Bush wants and expects more sacrifice for his failing Iraq venture. He says the love of freedom is the mightiest force. He calls you a "self-defeating pessimist" if you disagree with his failing course. He asks you to blind yourself to reality and pretend we are succeeding. He doesn't talk about the fact that "spreading democracy" is not necessarily related to the fire-like spread of terror. (A terror, mind you, that he has fueled as the result of his course of action in Iraq.)


Bush says we must deny the future of terror-recruits by spreading hope across the Middle East. People, he says, must choose their own destiny. I look at what Bush did (and failed to do) in the aftermath of Katrina and I think of the faces of the poor who never have had an opportunity to choose their own destiny because they've been virtually left behind by Bush's domestic policy. How can Bush expect us to believe the grandiosity of his plot for the Middle East when he fails his own nation's poorest citizens?
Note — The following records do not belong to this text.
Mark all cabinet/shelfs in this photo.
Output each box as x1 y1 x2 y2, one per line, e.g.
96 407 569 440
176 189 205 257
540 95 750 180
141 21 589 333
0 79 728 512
Bush says he is responsible, while Commander in Chief, for disrupting three or more efforts to stop terrorist attacks in America. That's news to me. Let's hope someone will tell us more about that someday.

Bush has many right ideas about the evils of the methods employed by the Bin Ladenists - but his ideas about how to fight them (by attacking states - the old "support and harbor"/"enemy of civilization" warnings) are wrong and will continue to follow Iraq's failing course. Murder is never justified.
I was hoping to hear something different today.
Bush is only stumping for new partners to join him in his failing war, which follows a course that neocons plotted out long before 9/11/2001.
Yet, he offers nothing new to convince them.

I don't disagree that terror is murderous, but I am not persuaded, heartened, or convinced about the bleak future by the president whose neocon-soaked administration lied our nation into war in Iraq and was never held accountable - not one person - by the Commander in Chief.

Blair Relays Inconclusive Iran Connection to Iraq



Blair Relays Inconclusive Iran Connection to Iraq

Watch out, people. The key word is "inconclusive." Let us not forget the Downing Street Memos. The M.O. of the neocons in America is to take headlines like these and pull out their "Scooters" to draw up rash and inept war plans for our sons and daughters.